Stated task 1:
In the passage on Georgia runoffs, why do Republicans focus on unseating Raphael Warnock? Answer in one to three sentences.
Stated task 2:
From the passage on Georgia runoffs, extract the words starting with "Congressional Republicans most" and going on through "the question, why?".
Stated task 3:
Render this sentence from the passage on Georgia runoffs in Spanish: "The rule says that to win the election outright, a candidate must receive an absolute majority of the votes; 50% plus one."

Text shown:
------------------------------------------------

Both parties could be facing a dreaded déjà vu in Georgia.

Congressional Republicans most certainly have Georgia on their minds with the midterm elections almost upon them, as they should. Their quest to unseat Raphael Warnock, one of the Peach State’s two Democrat senators, could well determine which party controls the upper chamber, come January. They may have to deal with the curse of the Georgia runoff election, however, that stung them twice in 2020. The race between Warnock and Republican challenger Herschel Walker is shaping up to be close enough to trigger a final showdown some four weeks after the midterms. Why? Well, because that’s how things are done in Georgia – which begs a repeat of the question, why?

The Curse of the Georgia Runoff

Georgia is one of only two states that hold runoffs to determine the winners of elections (as opposed to primaries) – Louisiana being the other. The rule says that to win the election outright, a candidate must receive an absolute majority of the votes; 50% plus one. All other states except Alaska and Maine, which use the seemingly bizarre ranked-choice voting system, demand that a candidate win a plurality – that is, more votes than any other contender.

------------------------------------------------

Source material:
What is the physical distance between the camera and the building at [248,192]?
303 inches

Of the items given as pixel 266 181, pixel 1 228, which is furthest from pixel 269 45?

------------------------------------------------

Finished answer 1:
The passage says that defeating Warnock could decide which party controls the upper chamber come January.

Finished answer 2:
Congressional Republicans most certainly have Georgia on their minds with the midterm elections almost upon them, as they should. Their quest to unseat Raphael Warnock, one of the Peach State’s two Democrat senators, could well determine which party controls the upper chamber, come January. They may have to deal with the curse of the Georgia runoff election, however, that stung them twice in 2020. The race between Warnock and Republican challenger Herschel Walker is shaping up to be close enough to trigger a final showdown some four weeks after the midterms. Why? Well, because that’s how things are done in Georgia – which begs a repeat of the question, why?

Finished answer 3:
La norma establece que, para ganar la elección de forma directa, un candidato debe obtener la mayoría absoluta de los votos; el 50 % más uno.